However, both coaches took very different paths on Tuesday morning, the second day of the strike.

Laurita decided to cross picket lines and return to work. Montreuil did not.

We first introduced you to Laurita last Friday. He experienced the teacher strike of 1994 and will retire at the end of the this year. He's been grappling with the decision of whether to strike, knowing if he does, he can't coach and regionals are this weekend.

"There's seven athletes I'd like to see get to the state tournament," Laurita said.

Laurita made the difficult decision on Tuesday to cross picket lines and return to the classroom and to practice.

"I was good with it until I got to the parking lot. I pulled into the parking lot and almost couldn't get out of the truck. Then, after three or four minutes, I almost walked across the street to see if anyone else was there. This is one of the toughest things I've done in my adult life, walking across the picket line," he said.

Across town, Montbello High School wrestling coach Cory Montreuil is just beginning his career.

"This is my first crop of seniors that stayed for four years, and it was very hard to leave them," he said.

Montreuil remains on the picket lines, despite knowing it could come at the expense of his team during the biggest tournament so far this year.

"Saturday will be hard. I will be there. I was told by the district I can't show up in a coaching capacity, but you better believe I'll be there," he said.

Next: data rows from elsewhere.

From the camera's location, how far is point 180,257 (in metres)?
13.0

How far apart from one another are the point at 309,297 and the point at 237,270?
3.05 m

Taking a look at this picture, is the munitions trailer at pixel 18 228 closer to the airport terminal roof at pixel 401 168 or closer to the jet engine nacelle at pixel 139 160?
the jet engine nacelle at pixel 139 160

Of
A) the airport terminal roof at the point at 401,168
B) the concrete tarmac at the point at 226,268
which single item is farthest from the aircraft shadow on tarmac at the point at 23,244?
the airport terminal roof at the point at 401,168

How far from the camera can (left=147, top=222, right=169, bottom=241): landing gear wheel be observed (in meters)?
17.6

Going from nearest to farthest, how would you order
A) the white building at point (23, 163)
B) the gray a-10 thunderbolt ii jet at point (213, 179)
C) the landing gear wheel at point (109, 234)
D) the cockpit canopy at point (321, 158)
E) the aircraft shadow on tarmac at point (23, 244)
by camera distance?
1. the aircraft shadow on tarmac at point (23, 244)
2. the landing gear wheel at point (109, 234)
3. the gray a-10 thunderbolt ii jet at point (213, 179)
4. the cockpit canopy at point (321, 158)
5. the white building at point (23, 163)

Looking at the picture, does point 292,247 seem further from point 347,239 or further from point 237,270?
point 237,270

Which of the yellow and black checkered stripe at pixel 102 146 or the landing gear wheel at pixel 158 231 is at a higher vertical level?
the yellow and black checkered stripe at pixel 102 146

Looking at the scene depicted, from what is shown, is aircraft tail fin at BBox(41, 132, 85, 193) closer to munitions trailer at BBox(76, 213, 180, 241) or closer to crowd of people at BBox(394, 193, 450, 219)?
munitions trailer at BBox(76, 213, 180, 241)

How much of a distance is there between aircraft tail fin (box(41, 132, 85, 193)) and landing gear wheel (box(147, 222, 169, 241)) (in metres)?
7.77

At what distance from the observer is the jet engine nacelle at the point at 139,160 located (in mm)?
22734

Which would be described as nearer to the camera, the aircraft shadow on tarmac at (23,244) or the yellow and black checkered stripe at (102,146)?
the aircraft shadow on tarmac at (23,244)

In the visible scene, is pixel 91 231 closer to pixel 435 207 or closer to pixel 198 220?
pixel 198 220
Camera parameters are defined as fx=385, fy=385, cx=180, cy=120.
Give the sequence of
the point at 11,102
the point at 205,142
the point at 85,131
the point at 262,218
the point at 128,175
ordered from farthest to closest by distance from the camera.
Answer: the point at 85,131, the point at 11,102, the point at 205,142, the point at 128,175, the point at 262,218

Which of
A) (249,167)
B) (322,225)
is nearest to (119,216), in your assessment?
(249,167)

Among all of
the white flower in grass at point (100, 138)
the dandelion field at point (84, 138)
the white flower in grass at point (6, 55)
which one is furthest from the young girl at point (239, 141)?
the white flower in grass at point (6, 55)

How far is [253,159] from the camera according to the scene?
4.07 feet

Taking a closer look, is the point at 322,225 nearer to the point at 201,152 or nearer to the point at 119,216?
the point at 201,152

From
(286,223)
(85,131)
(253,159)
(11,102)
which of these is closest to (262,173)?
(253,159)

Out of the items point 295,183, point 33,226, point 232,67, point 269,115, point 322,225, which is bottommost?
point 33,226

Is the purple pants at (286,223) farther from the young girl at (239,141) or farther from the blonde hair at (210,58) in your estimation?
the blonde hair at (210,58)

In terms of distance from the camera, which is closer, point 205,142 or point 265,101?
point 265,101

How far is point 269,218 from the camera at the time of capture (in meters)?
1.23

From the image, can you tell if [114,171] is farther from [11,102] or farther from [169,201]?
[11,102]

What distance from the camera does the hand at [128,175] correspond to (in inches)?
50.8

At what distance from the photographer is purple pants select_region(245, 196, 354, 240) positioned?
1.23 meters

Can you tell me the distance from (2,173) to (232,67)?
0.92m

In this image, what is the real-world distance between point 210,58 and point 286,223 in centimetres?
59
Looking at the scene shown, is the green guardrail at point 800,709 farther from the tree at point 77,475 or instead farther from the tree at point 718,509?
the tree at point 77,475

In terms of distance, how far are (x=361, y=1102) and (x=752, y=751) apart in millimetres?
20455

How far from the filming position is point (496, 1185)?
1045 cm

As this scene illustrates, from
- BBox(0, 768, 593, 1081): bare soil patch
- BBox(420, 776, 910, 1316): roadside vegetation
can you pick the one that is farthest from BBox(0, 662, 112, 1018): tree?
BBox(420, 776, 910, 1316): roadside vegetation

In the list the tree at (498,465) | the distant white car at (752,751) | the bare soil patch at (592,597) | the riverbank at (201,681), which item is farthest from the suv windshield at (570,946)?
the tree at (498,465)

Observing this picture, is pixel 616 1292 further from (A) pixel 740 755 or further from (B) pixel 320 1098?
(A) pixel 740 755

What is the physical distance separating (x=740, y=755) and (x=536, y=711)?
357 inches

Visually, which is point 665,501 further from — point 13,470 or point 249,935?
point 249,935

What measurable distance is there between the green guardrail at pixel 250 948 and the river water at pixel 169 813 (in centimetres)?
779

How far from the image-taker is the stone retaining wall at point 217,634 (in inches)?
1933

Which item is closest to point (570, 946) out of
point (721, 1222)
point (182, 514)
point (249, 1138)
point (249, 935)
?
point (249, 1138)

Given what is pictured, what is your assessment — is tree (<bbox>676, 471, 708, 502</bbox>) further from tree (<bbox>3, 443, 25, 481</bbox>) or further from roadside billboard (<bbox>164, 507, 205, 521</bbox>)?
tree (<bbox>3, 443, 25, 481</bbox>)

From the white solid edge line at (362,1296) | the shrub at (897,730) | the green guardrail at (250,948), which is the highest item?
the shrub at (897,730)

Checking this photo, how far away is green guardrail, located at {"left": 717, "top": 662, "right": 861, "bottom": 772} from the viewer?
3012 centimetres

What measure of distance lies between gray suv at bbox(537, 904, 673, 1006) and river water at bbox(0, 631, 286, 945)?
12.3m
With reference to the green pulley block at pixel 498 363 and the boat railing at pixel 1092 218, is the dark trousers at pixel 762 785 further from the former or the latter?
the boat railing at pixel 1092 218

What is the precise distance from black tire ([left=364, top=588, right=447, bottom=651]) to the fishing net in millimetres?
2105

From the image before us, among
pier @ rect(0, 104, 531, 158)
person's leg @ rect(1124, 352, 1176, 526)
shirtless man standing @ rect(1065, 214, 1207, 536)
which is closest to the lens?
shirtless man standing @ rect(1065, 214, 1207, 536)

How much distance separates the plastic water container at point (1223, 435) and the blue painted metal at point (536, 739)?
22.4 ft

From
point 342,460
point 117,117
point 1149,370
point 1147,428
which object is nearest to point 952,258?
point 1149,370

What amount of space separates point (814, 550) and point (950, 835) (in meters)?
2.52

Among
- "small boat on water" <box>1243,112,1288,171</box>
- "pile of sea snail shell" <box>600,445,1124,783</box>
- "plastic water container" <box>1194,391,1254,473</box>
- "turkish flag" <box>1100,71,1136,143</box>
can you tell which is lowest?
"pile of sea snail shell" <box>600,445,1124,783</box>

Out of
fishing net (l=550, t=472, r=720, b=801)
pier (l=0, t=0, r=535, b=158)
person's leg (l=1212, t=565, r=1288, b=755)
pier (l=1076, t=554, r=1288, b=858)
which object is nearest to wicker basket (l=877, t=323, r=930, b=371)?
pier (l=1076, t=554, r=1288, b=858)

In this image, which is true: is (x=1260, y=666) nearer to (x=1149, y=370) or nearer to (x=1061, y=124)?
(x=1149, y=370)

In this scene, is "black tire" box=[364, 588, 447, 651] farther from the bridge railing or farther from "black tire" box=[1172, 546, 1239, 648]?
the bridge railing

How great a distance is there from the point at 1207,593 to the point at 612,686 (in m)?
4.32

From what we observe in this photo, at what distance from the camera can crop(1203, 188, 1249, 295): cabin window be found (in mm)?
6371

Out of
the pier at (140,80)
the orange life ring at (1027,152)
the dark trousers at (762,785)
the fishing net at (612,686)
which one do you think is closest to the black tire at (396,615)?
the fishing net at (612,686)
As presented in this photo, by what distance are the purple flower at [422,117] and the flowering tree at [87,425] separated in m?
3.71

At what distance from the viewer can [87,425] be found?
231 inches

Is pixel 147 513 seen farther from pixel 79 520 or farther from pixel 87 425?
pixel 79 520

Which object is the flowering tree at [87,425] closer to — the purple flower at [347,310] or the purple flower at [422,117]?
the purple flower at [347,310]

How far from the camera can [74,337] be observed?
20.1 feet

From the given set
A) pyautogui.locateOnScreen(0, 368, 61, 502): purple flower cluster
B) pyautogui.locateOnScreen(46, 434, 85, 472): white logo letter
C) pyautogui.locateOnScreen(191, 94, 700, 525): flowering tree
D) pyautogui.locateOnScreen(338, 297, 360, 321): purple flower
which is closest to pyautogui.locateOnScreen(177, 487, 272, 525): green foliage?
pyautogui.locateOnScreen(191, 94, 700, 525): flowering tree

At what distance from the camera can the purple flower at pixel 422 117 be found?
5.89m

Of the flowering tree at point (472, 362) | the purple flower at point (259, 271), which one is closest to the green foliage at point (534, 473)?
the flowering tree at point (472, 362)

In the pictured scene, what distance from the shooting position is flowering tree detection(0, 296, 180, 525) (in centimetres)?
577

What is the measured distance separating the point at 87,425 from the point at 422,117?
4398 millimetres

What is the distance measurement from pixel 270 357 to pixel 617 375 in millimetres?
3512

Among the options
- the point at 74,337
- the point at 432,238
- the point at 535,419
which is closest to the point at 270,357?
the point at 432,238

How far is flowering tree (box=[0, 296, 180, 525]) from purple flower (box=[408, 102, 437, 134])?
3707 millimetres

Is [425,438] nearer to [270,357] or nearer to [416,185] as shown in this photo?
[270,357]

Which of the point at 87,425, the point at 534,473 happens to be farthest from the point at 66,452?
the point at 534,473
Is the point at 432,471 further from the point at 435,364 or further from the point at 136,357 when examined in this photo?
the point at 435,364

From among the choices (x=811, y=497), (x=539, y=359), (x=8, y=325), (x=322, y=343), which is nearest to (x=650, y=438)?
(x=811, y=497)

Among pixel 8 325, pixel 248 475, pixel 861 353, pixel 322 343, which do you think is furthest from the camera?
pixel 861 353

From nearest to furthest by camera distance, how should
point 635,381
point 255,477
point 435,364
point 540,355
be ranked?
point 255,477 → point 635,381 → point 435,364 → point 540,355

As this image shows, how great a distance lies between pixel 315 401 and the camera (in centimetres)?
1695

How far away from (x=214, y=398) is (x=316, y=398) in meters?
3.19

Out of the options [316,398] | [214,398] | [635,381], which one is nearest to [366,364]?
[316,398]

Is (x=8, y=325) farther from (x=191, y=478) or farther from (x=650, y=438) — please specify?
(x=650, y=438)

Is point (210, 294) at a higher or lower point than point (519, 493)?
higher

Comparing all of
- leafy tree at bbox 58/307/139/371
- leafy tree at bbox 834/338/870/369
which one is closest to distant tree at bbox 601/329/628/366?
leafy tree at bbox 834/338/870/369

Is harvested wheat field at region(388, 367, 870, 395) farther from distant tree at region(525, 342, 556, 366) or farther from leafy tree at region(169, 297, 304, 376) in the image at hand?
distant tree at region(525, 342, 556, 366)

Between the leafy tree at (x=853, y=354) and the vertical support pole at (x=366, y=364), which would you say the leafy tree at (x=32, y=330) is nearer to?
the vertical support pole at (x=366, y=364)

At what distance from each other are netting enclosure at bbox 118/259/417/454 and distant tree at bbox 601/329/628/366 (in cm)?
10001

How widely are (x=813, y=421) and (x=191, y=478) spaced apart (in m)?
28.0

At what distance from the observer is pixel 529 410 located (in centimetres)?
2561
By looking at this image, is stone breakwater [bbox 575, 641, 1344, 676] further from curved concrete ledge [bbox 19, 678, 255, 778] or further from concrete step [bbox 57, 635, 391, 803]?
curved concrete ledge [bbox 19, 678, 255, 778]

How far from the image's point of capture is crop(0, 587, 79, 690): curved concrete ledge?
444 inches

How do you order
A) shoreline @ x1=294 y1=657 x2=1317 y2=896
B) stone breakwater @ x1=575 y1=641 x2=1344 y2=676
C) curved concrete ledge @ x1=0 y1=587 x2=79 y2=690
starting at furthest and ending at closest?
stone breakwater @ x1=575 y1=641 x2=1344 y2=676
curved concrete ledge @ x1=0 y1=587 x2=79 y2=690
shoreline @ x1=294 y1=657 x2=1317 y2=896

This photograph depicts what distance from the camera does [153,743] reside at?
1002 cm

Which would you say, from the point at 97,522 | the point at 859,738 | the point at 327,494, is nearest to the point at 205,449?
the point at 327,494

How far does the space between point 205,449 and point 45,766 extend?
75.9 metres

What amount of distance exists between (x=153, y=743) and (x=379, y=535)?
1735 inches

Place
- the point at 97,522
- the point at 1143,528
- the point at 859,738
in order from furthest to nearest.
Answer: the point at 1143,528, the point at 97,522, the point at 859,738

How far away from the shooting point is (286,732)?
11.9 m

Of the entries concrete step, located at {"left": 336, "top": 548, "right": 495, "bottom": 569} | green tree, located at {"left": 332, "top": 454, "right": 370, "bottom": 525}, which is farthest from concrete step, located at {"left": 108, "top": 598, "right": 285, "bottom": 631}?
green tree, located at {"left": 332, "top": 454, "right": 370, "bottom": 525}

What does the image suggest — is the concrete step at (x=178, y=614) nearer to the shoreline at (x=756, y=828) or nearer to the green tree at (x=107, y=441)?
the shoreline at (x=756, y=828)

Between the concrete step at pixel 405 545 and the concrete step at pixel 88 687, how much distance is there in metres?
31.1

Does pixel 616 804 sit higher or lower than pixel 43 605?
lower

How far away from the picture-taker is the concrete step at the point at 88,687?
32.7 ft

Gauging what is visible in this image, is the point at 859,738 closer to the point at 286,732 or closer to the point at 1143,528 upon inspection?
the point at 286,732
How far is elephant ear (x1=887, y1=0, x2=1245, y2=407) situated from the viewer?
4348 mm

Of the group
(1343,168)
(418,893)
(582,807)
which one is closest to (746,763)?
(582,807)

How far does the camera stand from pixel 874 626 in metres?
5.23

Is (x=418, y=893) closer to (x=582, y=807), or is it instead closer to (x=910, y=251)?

Both men are making completely different decisions, but both are doing what they believe is best for their kids.

"I wanted to lead by example. I didn't want to have a 'what if' kind of situation," Montreuil said.

"I feel horrible for crossing, but I have a reason to be here," Laurita said.

DPS says more than 2,000 teachers are choosing to work. However, it's unclear how many of those teachers are members of the union.